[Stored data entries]
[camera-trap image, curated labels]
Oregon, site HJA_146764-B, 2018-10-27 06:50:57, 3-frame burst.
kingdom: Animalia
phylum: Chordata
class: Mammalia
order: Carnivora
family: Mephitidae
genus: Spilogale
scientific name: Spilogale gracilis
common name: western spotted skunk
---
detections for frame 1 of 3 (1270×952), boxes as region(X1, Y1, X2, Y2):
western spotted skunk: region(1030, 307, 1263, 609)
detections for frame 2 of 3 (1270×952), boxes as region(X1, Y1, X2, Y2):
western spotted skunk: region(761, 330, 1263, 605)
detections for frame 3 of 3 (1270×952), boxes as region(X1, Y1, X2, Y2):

= Work request =
The line containing "scientific name: Spilogale gracilis" marks where to begin; copy it and every later line exactly, through the end of the data.

= Answer to the problem =
scientific name: Spilogale gracilis
common name: western spotted skunk
---
detections for frame 1 of 3 (1270×952), boxes as region(X1, Y1, X2, Y2):
western spotted skunk: region(1030, 307, 1263, 609)
detections for frame 2 of 3 (1270×952), boxes as region(X1, Y1, X2, Y2):
western spotted skunk: region(761, 330, 1263, 605)
detections for frame 3 of 3 (1270×952), boxes as region(X1, Y1, X2, Y2):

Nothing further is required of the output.